### Actions to take
A: In the article on calls to review the Ghana National Petroleum Corporation's founding law, in what year and under which law was the corporation established?
B: Continue the news article on calls to review the Ghana National Petroleum Corporation's founding law from where it stops.

### Text excerpt

Oil industry players have called for the review of the law that set up the Ghana National Petroleum Corporation (GNPC) so it would be able to play more meaningful and beneficial role in the sector.
"Perhaps it is time to give GNPC a new law, a law that will make GNPC more focused on its mandate and curb its tendency to engage in wide-ranging activities that detract from efficiency," Mr Nicolas De-Heer, Head of Programmes, Institute for Fiscal Studies (IFS), an oil and gas think tank said in a presentation at a town hall meeting on Monday.
Speaking at the maiden Joy Business Town Hall meeting, organised in partnership with the Media Foundation for West Africa (MFWA) in Accra, Mr De-Heer said GNPC seemed to be given a "blank cheque" as part of its mandate, making it seemed to be veering off from what it was set up to be.
The GNPC was established in 1983 under the PNDC Law 64, which mandates the corporation to undertake exploration, development, production and disposal of petroleum.
It also "performs any other functions as it deemed necessary or expedient for the purpose of attaining object in carrying out its activities"- that sounds like a blank cheque to me," Mr De-Heer said.
"But in the past, GNPC had engage in a wide ranging of activities, which include non-petroleum related investment, holding equity stake in 'lose making investment', like Prestea Sankofa gold limited, a mining that was shut down in the last quarter of 2016 and it liabilities continue to weigh heavily on the finances of GNPC".
"In 2018, GNPC set aside nearly 25 million dollars to pay off the mines liability, why is that the case," Mr De-heer queried.
He said there was also a quasi-fiscal transaction and activities that were required to be performed by the government, a role, which GNPC seemed to be playing. "So GNPC is seen constructing roads and advancing loans to government.
The third category of non-core activity of GNPC was the Corporate Social Responsibility-, of which its budget was so huge that it in some case overtook its personal and emolument budget- and that is the problem".
Mr Adam Mutawakilu, Minority Spokesperson on Mines and Energy, said aside looking at the law that established GNPC, the corporation should be well resourced so it could participate in the actual oil production and developing local expertise that would manage Ghana's sector in the long term.

### Given entries

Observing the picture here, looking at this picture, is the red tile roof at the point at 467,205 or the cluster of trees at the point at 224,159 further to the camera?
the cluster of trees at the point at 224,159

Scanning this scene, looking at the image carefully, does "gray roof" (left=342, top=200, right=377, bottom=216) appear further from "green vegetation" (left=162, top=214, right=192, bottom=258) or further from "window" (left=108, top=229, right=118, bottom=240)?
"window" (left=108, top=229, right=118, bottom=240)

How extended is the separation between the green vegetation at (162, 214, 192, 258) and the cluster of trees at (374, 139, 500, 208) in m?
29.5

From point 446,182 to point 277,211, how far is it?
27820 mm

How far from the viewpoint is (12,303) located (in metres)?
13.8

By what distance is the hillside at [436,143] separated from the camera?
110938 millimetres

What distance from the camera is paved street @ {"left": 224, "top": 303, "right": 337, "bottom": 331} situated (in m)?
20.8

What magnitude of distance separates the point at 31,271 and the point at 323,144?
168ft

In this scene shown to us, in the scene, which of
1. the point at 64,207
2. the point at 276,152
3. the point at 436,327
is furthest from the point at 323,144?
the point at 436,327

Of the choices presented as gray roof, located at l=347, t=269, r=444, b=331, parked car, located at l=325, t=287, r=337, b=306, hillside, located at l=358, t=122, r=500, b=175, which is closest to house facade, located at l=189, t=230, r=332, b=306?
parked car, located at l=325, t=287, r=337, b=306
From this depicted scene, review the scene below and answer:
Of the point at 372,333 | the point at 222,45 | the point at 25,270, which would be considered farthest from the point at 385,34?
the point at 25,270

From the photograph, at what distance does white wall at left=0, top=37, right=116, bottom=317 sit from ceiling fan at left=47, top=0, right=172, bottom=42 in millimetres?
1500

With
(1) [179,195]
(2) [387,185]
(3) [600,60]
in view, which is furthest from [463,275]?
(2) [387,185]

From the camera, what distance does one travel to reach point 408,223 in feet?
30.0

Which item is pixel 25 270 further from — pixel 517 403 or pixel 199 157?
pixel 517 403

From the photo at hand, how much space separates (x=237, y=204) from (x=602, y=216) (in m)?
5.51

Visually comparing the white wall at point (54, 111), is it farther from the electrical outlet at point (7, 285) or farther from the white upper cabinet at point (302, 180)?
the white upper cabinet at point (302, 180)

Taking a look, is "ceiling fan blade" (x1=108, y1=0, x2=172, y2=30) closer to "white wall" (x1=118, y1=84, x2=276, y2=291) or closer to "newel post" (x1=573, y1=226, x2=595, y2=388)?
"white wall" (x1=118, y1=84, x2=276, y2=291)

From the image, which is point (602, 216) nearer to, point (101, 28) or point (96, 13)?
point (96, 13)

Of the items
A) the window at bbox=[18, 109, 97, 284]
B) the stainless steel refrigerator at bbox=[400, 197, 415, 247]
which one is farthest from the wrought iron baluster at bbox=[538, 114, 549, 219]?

### Answers for the tasks
A: In 1983, under PNDC Law 64.

B:
Mr Suleimana Ibrahim, Executive Director, MFWA, said "the oil is money and Ghana's oil has given us money but the schools are yet to be fully built, our roads are yet to be fixed and our hospitals are yet to be equipped.
"With that much hope and anticipation with which we entered into the oil sector, we need to look back and see what went wrong, and what we learnt, and what must we do differently going forward.
"We are here to have a very dispassionate reflection on the oil discovery for the last 10 years, and hopefully be able to come out up with recommendations that will help us shape the oil industry to make it in such a way that it benefits the majority of our people and not a few," Mr Ibrahim said.
He said the MFWA was partnering with the Multimedia group and JoyFm to organise the Town Hall Meeting because of its belief in the power of the media to change society.
Mr Ben Boakye, Executive Director for the Africa Centre for Energy Policy (ACEP), said Ghana needed to work towards generating incomes that would benefit all Ghanaians.
Dr Steve Manteaw, Chairman of Public Interest and Accountability Committee (PIAC), said Ghana had rolled out some innovative things in making citizens participatory in the governance of the sector, but government needed to operate strictly according to the Petroleum Regulatory Management Act (PRMA).
Dr Amin Adam, Deputy Minister of Energy, said the government would take on board the suggestions and work towards streamlining the sector, opening it up for more exploration and production opportunities that would benefit all Ghanaians.